## TRECHO DE ORIGEM
= = = = = = =

Interrogante: O que é
felicidade? Sempre andei a buscá-la,
mas,
por alguma razão, jamais a encontrei. Vejo outras pessoas divertirem-se de
muitas maneiras diferentes, e muitas das coisas que elas fazem me parecem por
demais imaturas e pueris. Creio que essas pessoas são felizes, a seu modo, mas
eu desejo outra espécie de felicidade. Em raros momentos têm-me vindo sugestões
de que é possível alcançá-la, mas, por alguma
razão, ela sempre me fugiu. Eu gostaria de saber o que posso fazer para me
sentir real e completamente feliz.
Krishnamurti: Você acredita que
a felicidade seja um fim em si? Ou ela vem como uma coisa secundária, quando estamos
vivendo inteligentemente?
Interrogante: Eu creio que ela
é um fim em si, porque, havendo felicidade, tudo fazemos harmonicamente, sem
esforço, facilmente, sem atrito. Tenho certeza de que, com essa felicidade,
tudo o que se faz é correto.
Krishnamurti: É
exato isso — a felicidade um fim em si? A virtude não é um fim em si. Se o
fosse, se tornaria uma coisa muito insignificante. Pode-se buscar a felicidade?
Se você o fizer, encontrá, provavelmente,
um simulacro dela, em distrações e abusos de toda espécie. Isso é prazer. Que
relação há entre prazer e felicidade?
Interrogante: Nunca fiz a mim mesmo essa pergunta.
Krishnamurti: O
prazer, que todos nós buscamos, é erroneamente chamado “felicidade”, mas,
pode-se buscar a felicidade, assim como se busca o prazer? Cumpre-nos, decerto,
ver bem claramente se prazer é felicidade. Prazer é satisfação, desregramento, entretenimento, estímulo. Em geral pensamos
que prazer é felicidade, e consideramos o máximo de prazer como sendo o máximo
de felicidade. E, também, é a felicidade o oposto da infelicidade? Você deseja
ser feliz porque é infeliz, porque está insatisfeito? Tem a felicidade alguma
espécie de oposto? Tem o amor algum oposto? Sua pergunta acerca da felicidade
provém de você ser infeliz?
Interrogante: Como todos os demais, sou infeliz e
naturalmente não desejo sê-lo, e é isso que me impele a buscar a felicidade.
Krishnamurti: Logo,
para você, felicidade é o oposto de infelicidade. Se você fôsse feliz, não estaría buscando a felicidade. O importante, pois,
não é a felicidade, mas, sim, saber se a infelicidade pode terminar. Não é este
o verdadeiro problema? Você pergunta o que é felicidade porque é infeliz, e o
pergunta sem ter averiguado se
felicidade é o contrário de infelicidade.
Interrogante: Se assim você o expressa, aceito-o. O que me interessa, portanto, é como livrar-me da aflição em que me vejo.
Krishnamurti: O que é mais
importante, compreender a infelicidade ou buscar a felicidade? Se você busca a
felicidade, essa busca é uma fuga
da
infelicidade e, por conseguinte, esta existirá sempre talvez encoberta,
oculta, mas sempre presente, a supurar dentro de você. Assim, qual é agora sua
questão?

= = = = = = =

## REQUISITO A
Liste todas as linhas dos registros em que aparece a palavra "instances".
O diálogo sobre a felicidade e os registros têm origens distintas.

## DADOS DO EXERCÍCIO
= = = = = = =

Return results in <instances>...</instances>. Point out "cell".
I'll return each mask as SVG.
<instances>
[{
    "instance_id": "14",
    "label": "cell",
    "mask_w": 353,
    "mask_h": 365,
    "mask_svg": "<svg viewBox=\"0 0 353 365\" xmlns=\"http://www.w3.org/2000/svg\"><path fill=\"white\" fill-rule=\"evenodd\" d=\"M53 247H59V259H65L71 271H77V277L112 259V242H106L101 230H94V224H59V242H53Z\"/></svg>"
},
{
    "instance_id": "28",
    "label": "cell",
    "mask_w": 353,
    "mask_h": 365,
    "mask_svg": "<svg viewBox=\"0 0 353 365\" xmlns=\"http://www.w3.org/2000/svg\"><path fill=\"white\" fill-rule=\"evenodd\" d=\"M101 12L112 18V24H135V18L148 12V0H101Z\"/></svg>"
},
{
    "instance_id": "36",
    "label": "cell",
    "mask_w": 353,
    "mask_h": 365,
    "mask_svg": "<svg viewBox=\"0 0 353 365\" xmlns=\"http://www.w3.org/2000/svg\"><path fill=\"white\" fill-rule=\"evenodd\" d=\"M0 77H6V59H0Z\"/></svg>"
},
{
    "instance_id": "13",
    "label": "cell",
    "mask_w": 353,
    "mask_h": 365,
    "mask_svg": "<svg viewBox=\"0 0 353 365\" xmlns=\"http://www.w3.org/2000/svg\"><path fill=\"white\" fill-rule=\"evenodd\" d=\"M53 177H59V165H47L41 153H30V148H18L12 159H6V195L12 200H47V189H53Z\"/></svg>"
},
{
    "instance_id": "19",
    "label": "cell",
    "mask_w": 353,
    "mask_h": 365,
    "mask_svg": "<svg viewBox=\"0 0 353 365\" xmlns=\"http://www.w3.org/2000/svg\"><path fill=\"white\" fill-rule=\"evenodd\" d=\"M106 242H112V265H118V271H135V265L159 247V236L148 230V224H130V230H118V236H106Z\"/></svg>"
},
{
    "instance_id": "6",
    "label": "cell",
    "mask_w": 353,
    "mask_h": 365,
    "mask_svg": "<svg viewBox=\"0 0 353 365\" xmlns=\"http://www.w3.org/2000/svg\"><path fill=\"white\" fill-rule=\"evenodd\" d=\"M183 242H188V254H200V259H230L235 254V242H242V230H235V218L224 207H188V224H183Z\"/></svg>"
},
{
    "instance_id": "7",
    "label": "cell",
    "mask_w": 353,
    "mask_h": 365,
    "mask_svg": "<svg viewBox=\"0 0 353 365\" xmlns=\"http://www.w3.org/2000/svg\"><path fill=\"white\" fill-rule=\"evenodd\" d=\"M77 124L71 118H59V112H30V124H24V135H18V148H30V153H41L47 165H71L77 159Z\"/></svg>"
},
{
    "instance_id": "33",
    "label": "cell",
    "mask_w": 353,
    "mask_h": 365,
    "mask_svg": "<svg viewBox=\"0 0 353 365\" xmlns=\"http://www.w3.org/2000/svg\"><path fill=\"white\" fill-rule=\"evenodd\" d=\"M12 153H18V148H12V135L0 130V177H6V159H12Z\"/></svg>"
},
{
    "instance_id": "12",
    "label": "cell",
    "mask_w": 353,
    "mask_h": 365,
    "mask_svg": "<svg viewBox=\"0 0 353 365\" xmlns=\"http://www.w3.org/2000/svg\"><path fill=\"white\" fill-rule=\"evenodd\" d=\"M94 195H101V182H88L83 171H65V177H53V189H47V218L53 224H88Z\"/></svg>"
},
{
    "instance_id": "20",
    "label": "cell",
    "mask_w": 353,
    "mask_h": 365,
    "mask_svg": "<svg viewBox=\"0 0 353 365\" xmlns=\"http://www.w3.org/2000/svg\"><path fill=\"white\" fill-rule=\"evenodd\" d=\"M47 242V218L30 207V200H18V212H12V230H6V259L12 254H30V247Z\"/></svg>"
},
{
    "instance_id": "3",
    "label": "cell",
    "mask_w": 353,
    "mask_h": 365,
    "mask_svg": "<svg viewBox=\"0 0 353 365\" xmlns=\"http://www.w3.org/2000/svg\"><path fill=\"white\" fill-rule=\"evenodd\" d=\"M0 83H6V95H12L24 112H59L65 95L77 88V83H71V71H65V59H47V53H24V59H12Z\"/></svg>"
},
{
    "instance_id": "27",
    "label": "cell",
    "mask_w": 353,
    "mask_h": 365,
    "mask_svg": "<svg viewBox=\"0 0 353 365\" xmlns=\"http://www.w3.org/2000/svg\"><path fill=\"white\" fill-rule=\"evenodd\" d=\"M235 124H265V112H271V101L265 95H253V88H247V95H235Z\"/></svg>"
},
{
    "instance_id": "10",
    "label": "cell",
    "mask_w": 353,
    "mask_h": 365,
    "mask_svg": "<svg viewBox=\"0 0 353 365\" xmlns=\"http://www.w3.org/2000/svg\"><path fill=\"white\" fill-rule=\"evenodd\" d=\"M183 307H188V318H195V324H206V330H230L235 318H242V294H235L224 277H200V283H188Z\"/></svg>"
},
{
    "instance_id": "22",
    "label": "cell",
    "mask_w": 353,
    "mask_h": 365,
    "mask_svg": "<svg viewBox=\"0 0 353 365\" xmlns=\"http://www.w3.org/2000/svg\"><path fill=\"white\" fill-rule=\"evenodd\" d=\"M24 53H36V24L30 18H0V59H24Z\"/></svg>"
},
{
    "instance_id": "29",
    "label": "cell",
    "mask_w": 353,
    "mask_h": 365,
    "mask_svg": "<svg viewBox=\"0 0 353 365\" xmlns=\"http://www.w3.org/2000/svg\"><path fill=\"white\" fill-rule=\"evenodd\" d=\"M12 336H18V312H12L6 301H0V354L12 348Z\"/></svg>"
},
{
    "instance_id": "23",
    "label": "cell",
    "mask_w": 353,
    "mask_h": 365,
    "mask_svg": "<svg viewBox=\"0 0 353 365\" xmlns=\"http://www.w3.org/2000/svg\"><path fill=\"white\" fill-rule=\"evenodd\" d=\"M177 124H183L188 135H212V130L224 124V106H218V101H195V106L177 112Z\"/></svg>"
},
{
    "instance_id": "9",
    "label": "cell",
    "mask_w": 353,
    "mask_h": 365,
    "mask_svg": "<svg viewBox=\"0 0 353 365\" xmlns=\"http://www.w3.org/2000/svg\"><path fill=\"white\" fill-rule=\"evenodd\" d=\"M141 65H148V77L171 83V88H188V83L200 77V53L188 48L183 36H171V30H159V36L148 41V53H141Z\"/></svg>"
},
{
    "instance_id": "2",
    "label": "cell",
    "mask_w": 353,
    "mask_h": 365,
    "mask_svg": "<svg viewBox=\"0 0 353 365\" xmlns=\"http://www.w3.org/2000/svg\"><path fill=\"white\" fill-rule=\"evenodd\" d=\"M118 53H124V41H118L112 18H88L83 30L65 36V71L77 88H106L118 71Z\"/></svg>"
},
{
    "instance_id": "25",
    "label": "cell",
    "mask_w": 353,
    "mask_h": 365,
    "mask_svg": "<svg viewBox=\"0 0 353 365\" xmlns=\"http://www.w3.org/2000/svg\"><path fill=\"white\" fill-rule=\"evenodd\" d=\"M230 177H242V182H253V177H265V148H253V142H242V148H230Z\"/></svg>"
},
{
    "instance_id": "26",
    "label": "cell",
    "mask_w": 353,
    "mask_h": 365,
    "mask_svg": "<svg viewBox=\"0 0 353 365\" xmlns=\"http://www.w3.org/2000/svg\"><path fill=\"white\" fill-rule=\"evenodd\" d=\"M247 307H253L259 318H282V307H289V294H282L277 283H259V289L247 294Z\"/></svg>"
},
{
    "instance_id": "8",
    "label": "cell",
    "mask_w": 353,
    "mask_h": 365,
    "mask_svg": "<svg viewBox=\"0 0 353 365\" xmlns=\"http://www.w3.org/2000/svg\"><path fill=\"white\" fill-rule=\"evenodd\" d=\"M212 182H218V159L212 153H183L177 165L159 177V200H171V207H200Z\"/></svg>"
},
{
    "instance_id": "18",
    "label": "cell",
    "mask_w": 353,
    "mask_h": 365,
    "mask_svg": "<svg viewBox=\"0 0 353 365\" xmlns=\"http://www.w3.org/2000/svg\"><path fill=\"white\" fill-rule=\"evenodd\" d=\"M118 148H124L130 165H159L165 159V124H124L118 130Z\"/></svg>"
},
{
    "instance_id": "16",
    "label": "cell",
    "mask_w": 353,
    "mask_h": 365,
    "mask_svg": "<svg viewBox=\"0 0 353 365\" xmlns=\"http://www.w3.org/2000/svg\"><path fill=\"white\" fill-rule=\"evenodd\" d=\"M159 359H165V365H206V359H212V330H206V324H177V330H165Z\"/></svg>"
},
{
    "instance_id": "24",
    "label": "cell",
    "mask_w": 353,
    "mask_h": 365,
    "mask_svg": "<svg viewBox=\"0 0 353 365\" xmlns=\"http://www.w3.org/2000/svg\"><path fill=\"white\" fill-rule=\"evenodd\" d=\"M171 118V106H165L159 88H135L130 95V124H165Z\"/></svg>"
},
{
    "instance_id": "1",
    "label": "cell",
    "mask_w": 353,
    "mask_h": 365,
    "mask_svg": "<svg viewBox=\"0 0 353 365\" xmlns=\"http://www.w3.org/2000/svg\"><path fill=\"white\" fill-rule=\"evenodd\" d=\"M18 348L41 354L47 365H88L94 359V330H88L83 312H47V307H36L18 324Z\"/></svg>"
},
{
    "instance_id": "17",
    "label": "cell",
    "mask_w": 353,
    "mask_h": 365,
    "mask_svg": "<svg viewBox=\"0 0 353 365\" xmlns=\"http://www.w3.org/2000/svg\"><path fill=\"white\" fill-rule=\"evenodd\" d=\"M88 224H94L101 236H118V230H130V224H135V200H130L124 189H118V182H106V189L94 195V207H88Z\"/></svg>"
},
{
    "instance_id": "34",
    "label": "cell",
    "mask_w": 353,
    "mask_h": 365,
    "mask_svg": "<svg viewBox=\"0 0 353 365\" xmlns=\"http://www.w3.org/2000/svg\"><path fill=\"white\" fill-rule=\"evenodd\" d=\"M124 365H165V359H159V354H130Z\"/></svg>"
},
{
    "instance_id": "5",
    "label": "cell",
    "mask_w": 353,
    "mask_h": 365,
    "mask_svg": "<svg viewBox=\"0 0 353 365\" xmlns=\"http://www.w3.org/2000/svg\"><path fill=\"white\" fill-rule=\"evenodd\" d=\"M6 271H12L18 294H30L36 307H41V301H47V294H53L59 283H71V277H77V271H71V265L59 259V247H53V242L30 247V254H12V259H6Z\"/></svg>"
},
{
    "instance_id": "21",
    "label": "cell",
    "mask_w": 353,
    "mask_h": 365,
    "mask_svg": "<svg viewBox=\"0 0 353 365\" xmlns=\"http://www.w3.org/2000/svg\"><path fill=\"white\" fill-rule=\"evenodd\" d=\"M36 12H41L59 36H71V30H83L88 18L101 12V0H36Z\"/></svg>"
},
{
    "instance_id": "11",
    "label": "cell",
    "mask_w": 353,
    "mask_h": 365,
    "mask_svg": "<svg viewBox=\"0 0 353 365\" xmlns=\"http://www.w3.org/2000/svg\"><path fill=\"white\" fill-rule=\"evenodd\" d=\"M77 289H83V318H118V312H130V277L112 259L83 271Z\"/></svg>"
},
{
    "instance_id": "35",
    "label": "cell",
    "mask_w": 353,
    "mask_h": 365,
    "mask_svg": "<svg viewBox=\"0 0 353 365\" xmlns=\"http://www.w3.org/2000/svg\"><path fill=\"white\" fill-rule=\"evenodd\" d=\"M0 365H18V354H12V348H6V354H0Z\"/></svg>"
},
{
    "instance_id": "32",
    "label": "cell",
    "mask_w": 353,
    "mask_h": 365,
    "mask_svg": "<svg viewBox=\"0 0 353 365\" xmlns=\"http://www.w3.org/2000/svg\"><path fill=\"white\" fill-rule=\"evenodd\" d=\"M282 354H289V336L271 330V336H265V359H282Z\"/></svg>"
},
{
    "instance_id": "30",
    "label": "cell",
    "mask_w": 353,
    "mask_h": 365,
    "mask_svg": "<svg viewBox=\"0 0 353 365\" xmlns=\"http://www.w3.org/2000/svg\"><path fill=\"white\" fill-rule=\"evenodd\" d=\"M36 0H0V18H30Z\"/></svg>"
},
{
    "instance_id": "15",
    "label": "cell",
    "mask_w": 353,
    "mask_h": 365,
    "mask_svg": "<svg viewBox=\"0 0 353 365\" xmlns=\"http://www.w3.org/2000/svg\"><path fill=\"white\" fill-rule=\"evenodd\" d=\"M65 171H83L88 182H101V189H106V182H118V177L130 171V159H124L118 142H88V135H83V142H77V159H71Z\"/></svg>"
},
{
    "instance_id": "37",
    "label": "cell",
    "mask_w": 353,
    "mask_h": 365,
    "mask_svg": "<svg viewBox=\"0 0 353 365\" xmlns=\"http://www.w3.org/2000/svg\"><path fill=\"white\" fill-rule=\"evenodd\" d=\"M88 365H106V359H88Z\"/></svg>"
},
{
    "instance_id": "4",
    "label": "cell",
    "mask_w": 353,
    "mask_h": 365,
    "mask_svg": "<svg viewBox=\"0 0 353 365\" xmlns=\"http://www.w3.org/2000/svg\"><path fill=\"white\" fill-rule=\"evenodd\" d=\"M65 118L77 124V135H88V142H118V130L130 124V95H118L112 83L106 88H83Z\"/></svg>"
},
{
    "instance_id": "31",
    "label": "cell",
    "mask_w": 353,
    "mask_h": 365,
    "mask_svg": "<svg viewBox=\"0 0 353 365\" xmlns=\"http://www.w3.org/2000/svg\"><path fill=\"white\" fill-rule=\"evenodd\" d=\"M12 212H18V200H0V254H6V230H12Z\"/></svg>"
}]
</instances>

= = = = = = =

## REQUISITO B
Substitua "harmonicamente" por "serenamente" no diálogo sobre a felicidade, começando em "Krishnamurti: Você acredita" e seguindo até "faz é correto.", e apresente esse trecho já alterado.

## RESULTADO DO EXERCÍCIO A
Return results in <instances>...</instances>. Point out "cell".
<instances>
</instances>

## RESULTADO DO EXERCÍCIO B
Krishnamurti: Você acredita que
a felicidade seja um fim em si? Ou ela vem como uma coisa secundária, quando estamos
vivendo inteligentemente?
Interrogante: Eu creio que ela
é um fim em si, porque, havendo felicidade, tudo fazemos serenamente, sem
esforço, facilmente, sem atrito. Tenho certeza de que, com essa felicidade,
tudo o que se faz é correto.